Written task A: Revise the excerpt on Islam by restating it from "For Muslims, then, Islam" up to and including "religion Al-Islam (5:3).", substituting "fulfillment" for "culmination".
Written task B: Summarize the excerpt on Islam in two sentences.

Excerpt:
=======
From the beginning, the Muslim might comment, God has used nature and history to show mankind that He is sole sovereign of the universe, the Creator, the Merciful, the Judge. Through prophets He has guided every nation to the straight path. All the prophets have proclaimed essentially the same message (though rites and practices might vary): the message of Islam, submission to God alone. Thus, Noah, Abraham, Moses and Jesus, all the other prophets and all the people who have heeded their summons are rightly called Muslims. Prior to Muhammad the task of the prophet was confined to his particular nation. But since, at the time of Muhammad, every nation had deviated from the pure message of its prophet, God sent Muhammad as His final prophet and messenger, through whom He revealed the Qur’an, his final message, for all mankind. Since Muhammad is the final messenger, “the Seal of the Prophets (33:40)” and “a good example for him who looketh unto Allah…(33:21)”, belief in Muhammad is incorporated as the second essential element into the fundamental creed of Islam: There is no god but God and Muhammad is His messenger.
Basic to Islam as a religion of particular beliefs and practices is the Qur’an, God’s Word to mankind. In addition to the Qur’an most Muslims locate God’s guidance in the Hadith, the well authenticated accounts of the words and deeds of Muhammad and some of his earliest companions, and in Ijma, the consensus of the Muslim community, especially of the earlier generations of jurists within this community. These three sources provide the foundation for the shari’ah, Islam’s holy law and the perfect manifestation of God’s will for mankind. Muslims might say that it is the shari’ah which moulds Muslims into the Islamic community, Quranically speaking “the best community (ummah) that hath been raised up for mankind (3:110)”. The shari’ah is God’s law vs. all other human codes of law; God’s law, rejecting any division between the sacred and secular; God’s law, offering solutions to all the world’s problems, at least wherever it is practiced with good intention.
For Muslims, then, Islam is the corrective and the culmination of all religions: as the latest and last religion it restores to previous religions the truth which they have lost or from which they have deviated; it confirms and climaxes the truth which these religions have preserved. It is the criterion for determining the right from the wrong.
This day have I perfected your religion for you and completed My favour unto you, and have chosen for you as religion Al-Islam (5:3).
=======
Supplied information:

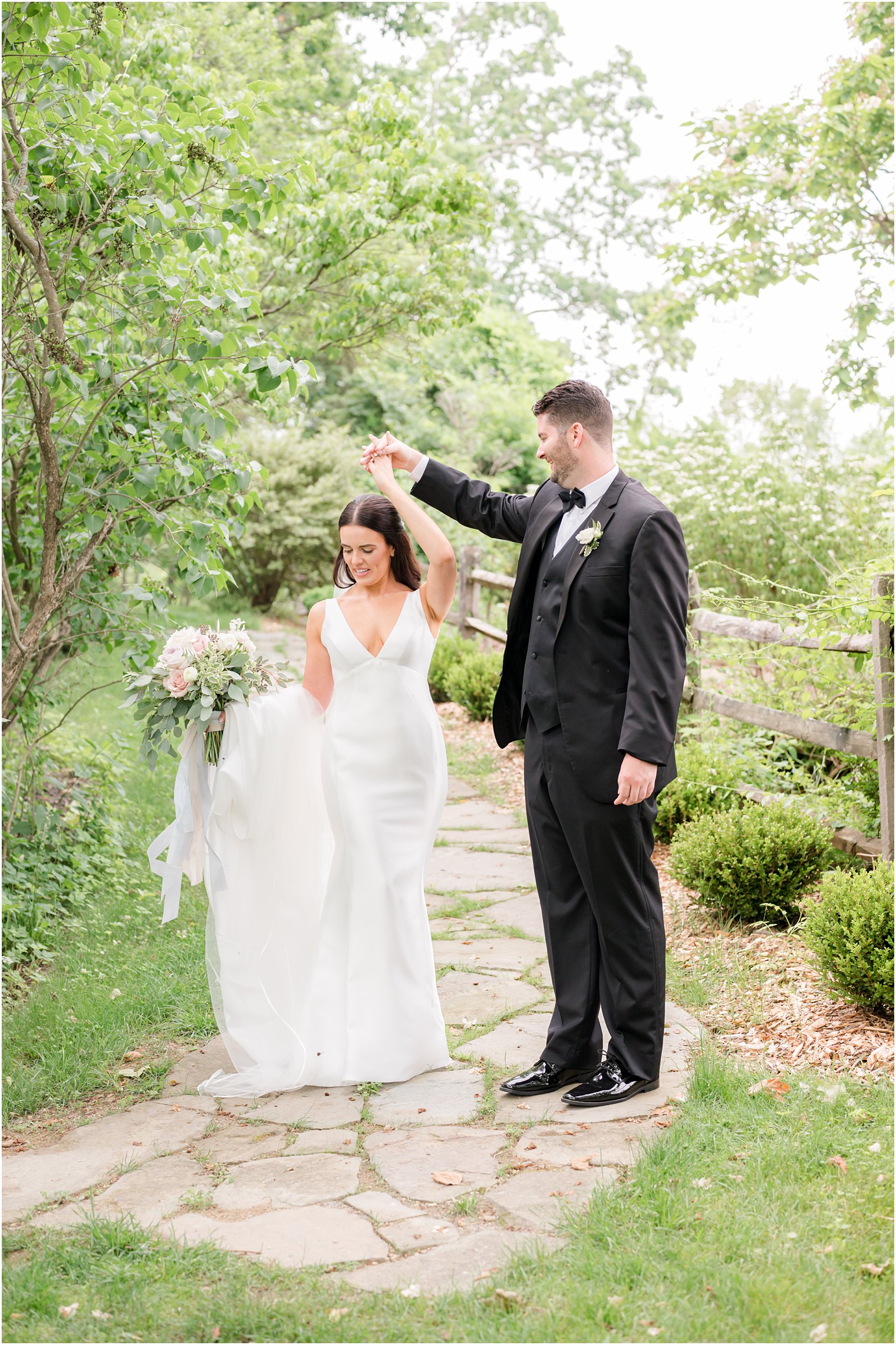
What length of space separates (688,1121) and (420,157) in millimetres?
=======
Full solution A:
For Muslims, then, Islam is the corrective and the fulfillment of all religions: as the latest and last religion it restores to previous religions the truth which they have lost or from which they have deviated; it confirms and climaxes the truth which these religions have preserved. It is the criterion for determining the right from the wrong.
This day have I perfected your religion for you and completed My favour unto you, and have chosen for you as religion Al-Islam (5:3).

Full solution B: In the Muslim view that the excerpt presents, God has guided every nation through prophets who all proclaimed submission to God alone, and Muhammad is the final messenger through whom the Qur'an was revealed for all mankind. The Qur'an, the Hadith and Ijma form the foundation of the shari'ah, God's holy law, and Muslims regard Islam as the corrective and culmination of all religions.